Reading text:
——

She had told me about this place when we first moved in.  Her mother and father reside there, as does her grandmother-in-law, (who is 101 years old and still reads romance novels and loves it when the police come on motorcycles because she says the sound gets her “fired up!”  It’s no wonder she’s still alive and thriving!)

I have felt for some time that I wanted to volunteer somewhere where people are lonely and could use a hug and a smile.  I also was hoping that it could be somewhere that I could walk to, as I’m really trying to be available to the people in my immediate community – this community that has so graciously welcome me and my family with open arms and hearts.

So it made sense to ask Anne about volunteering at this nursing home.  She set up an appointment with the activities director (where they need volunteer help).  Before our appointment, she took me through the halls and introduced me to people, her family included, and showed me the ropes of this 139 bed facility.

If there was ever any question as to if I should spend my time there or not, any trace of doubt was erased as I walked through the doors.  Hands reaching out for a squeeze.  Faces looking up for a smile.  Bent and broken bodies dependent on wheelchairs and walkers.  I smiled and said hello to one sad looking little grandma who was sitting alone.  When her eyes met mine and she realized I was talking directly to her, her face lit up and I saw a glimpse of what she must have looked like when she was five years old.  A sparkle came back into her eyes.  It was beautiful.  There are stories behind those eyes….

——

Raw data:
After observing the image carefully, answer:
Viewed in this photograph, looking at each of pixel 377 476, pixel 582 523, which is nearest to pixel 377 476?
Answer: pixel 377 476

——

Challenge A: Print the part of the nursing home passage starting with "If there was" and going on through "behind those eyes….".
Challenge B: According to the nursing home passage, how many beds does the facility have?
The material has no connection to the passage about volunteering at the nursing home.

Right answer A:
If there was ever any question as to if I should spend my time there or not, any trace of doubt was erased as I walked through the doors.  Hands reaching out for a squeeze.  Faces looking up for a smile.  Bent and broken bodies dependent on wheelchairs and walkers.  I smiled and said hello to one sad looking little grandma who was sitting alone.  When her eyes met mine and she realized I was talking directly to her, her face lit up and I saw a glimpse of what she must have looked like when she was five years old.  A sparkle came back into her eyes.  It was beautiful.  There are stories behind those eyes….

Right answer B: 139